"I've come full circle," Rep. Edward Boland (D-Mass.) said last week during an appropriation subcommittee hearing on the federal housing budget. "I'm coming back to the conclusion that public housing is the answer for very low-income families."
Public housing still conjures up in the minds of many the images of huge, impersonal apartment buildings in a sad state of repair. The well-publicized, failure of such major developments as the Pruitt-Igoe project in St. Louis was largely responsible for a government decision in the early 1970s to stop financing families by giving them rent subsidies, largely under a program known as Section 8. The Ford administration preferred to finance people in existing homes where possible rather than build new high-rises, but the Carter administration has declared one of its aim to be stimulation of construction.
Boland's defense of public housing was occasioned by what he called the "staggering" costs of new housing built under leased private housing programs. The annual cost for 1.2 million units now contemplated, when all are receiving subsidies, wil be $2.3 billion annually - or 9.3 billion if the subsidy is maintained for the 40 year maximum legally allowable.
According to estimates by the Development of Housing and Urban Development, the annual federal subsidy for new public housing is $2,750 per unit. The same unit, privately financed, costs the taxpayer $3,900 annually. Financed by state government, the cost rises to $4,100 a year, or approximately $350 a month.
In other words, Boland observed, the cost to the federal government of subsidizing a low income family in state-financed apartment is equivalent to the monthly amount the average American is paying on a new $42,000 single-family home.
Concerned that new Section 8 housing is becoming "inordinately expensive," Boland asked HUD Secretary Patricia Roberts Harris if she felt that "this is the type of housing program we want and can afford."
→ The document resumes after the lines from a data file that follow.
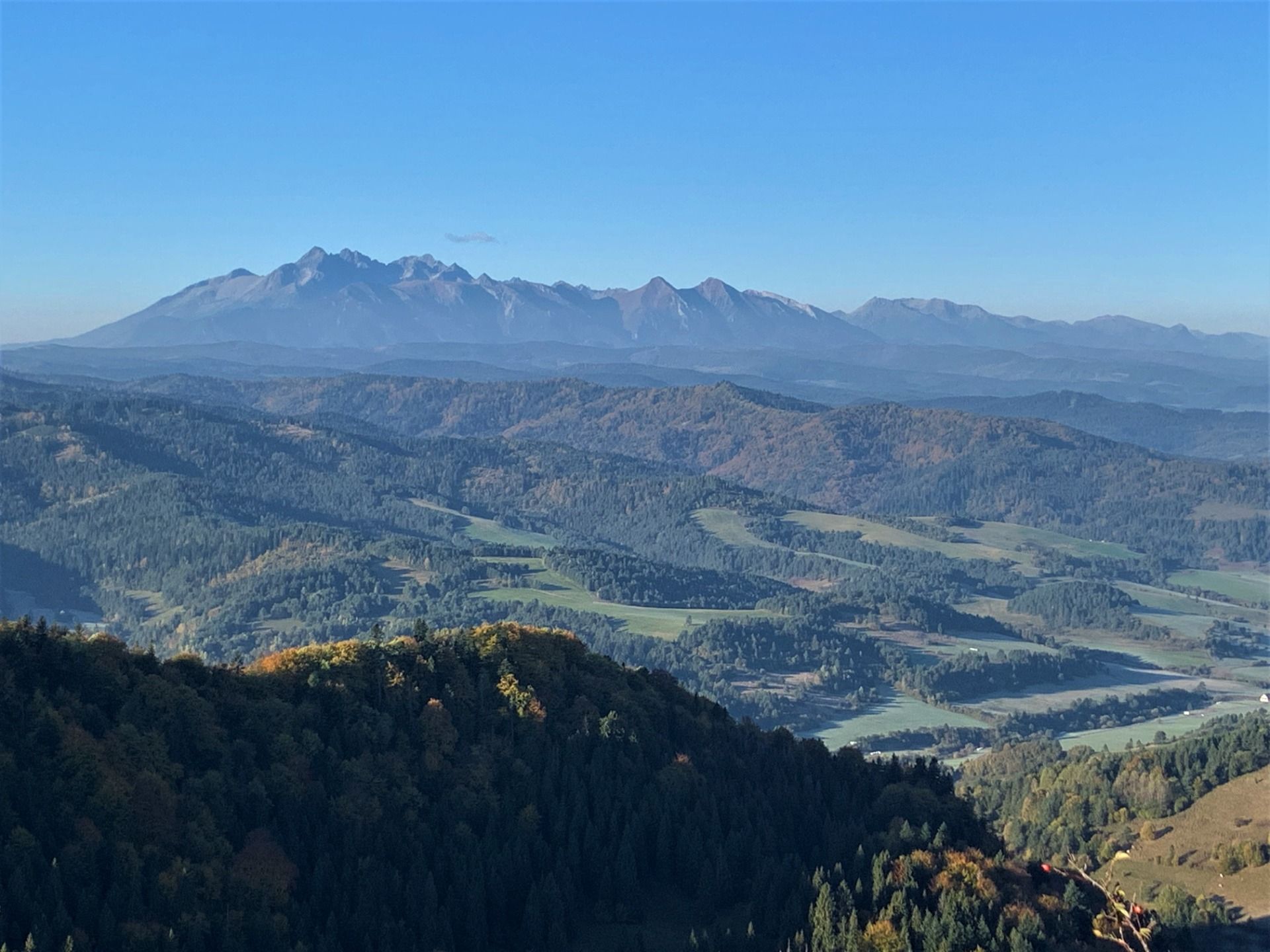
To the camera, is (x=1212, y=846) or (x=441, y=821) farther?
(x=1212, y=846)

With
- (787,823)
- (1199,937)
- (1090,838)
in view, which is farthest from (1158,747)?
(787,823)

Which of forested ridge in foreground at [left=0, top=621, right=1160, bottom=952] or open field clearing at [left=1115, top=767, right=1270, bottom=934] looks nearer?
forested ridge in foreground at [left=0, top=621, right=1160, bottom=952]

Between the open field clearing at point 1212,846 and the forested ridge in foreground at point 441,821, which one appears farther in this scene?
the open field clearing at point 1212,846

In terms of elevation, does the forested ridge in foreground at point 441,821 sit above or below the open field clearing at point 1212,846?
above

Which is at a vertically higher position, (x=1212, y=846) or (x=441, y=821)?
(x=441, y=821)

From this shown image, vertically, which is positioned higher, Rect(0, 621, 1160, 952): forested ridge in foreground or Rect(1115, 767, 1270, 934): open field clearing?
Rect(0, 621, 1160, 952): forested ridge in foreground

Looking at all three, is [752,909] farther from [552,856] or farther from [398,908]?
[398,908]
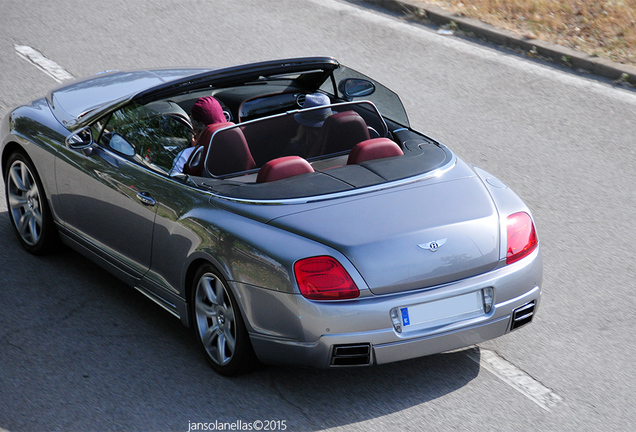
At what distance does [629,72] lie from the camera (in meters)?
9.97

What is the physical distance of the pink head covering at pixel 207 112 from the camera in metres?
5.54

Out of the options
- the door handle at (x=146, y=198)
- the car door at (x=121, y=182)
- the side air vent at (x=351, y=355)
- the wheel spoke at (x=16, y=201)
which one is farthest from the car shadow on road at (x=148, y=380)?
the wheel spoke at (x=16, y=201)

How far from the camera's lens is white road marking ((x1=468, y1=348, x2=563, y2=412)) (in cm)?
454

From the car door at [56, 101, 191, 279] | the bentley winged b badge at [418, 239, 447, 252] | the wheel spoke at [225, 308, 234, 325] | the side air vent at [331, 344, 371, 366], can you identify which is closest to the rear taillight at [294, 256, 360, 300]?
the side air vent at [331, 344, 371, 366]

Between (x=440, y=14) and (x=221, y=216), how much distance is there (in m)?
7.99

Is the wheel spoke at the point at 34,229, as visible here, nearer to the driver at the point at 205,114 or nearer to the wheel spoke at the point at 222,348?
the driver at the point at 205,114

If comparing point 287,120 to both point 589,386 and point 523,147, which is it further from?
point 523,147

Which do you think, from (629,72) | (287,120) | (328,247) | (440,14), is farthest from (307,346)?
(440,14)

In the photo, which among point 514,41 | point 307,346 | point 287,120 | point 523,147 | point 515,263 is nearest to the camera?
point 307,346

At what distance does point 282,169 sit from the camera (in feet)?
16.0

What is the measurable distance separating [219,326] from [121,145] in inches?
→ 55.0

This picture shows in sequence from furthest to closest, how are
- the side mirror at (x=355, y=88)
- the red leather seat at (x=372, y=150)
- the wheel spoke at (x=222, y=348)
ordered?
the side mirror at (x=355, y=88)
the red leather seat at (x=372, y=150)
the wheel spoke at (x=222, y=348)

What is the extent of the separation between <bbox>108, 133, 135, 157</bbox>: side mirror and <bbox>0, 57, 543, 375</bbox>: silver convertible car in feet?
0.04

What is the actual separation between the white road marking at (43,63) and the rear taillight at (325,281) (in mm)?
6624
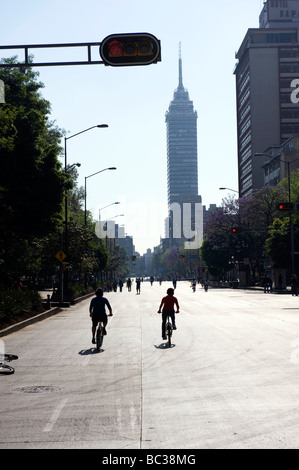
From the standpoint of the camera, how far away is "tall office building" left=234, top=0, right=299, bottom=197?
135 m

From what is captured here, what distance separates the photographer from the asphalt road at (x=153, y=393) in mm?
7551

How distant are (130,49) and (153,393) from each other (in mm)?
6235

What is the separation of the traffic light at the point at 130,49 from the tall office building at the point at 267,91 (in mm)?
122444

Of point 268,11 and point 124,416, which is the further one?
point 268,11

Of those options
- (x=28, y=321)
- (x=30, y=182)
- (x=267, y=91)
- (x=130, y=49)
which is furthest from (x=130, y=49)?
(x=267, y=91)

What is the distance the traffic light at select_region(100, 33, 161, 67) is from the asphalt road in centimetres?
586

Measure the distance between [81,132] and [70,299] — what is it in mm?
11830

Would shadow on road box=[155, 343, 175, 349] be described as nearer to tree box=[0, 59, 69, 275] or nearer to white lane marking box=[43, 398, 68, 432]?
white lane marking box=[43, 398, 68, 432]

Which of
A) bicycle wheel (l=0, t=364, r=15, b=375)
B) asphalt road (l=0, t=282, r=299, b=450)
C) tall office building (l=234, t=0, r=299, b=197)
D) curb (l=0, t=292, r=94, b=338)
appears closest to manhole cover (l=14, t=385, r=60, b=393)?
asphalt road (l=0, t=282, r=299, b=450)

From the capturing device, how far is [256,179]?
135 m

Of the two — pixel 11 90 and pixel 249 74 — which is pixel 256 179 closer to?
pixel 249 74

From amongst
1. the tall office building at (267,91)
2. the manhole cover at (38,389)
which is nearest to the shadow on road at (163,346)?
the manhole cover at (38,389)

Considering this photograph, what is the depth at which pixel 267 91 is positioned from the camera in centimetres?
13725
Harris replied, "For fiscal year 1978, yes; for the long run, I do not see Section 8 as the only housing program."
The Carter administration has restored funds for 50,000 public housing units in the 1978 budget. Secretary Harris declared, "We have restored public housing as a viable program with funding requested by this administration." Most of the housing, she said, would be new, only a small amount of it, rehabilitated units.
The annual cost of subsidizing residents of new and substantially rehabilitated houses is almost twice as high as subsidizing them in existing units, according to a new Library of Congress study by Morton J. Schussheim, senior specialist in housing. Existing costs about $2,200 versus $4,000 for new. He concludes that "where market conditions are favorable" (where there is enough housing at reasonable prices), a good case can be made on cost grounds to utilize existing units."
The study, entitled "Subsidized Housing - Where Do We Go From Here?", attempts to offer what the author calls a balanced approach to lower income housing. He warns that "pressing" home ownership on families with slim prospects of raising their income will make "severe problems virtually inevitable." Consequently, he recommends it not be urged for families with incomes below $10,000 a year.
HUD, Schussheim notes, proposes to raise the mortgage limits on the home ownership assistance program (Section 235) and make reservations of 100,000 units a year in 1977 and 1978, far more than the 19,000 units reserved in 1976. He estimates that even with interest rates subsidized down to 5 per cent, "homebuyers without previously accumulated equity or other resources will need incomes between $14,000 and $18,000 to participate."
The study contains some sobering evidence about past rehabilitation efforts with HUD support. In four cities - New York, Boston, Pittsburgh and Detroit - rehabilitation outlays ranged from $8,000 to $18,000 per unit on top of acquisition costs of $2,000 to $5,000 per unit. The cost would be much higher today, 10 years later.
Yet, none was a financial success, the mortgages on practically all of the rehabilitated structures were foreclosed or assigned to FHA. The reasons for failure included destructive families, unsuitability of the structures for rehabilitation, and overestimation of the market for small rental units.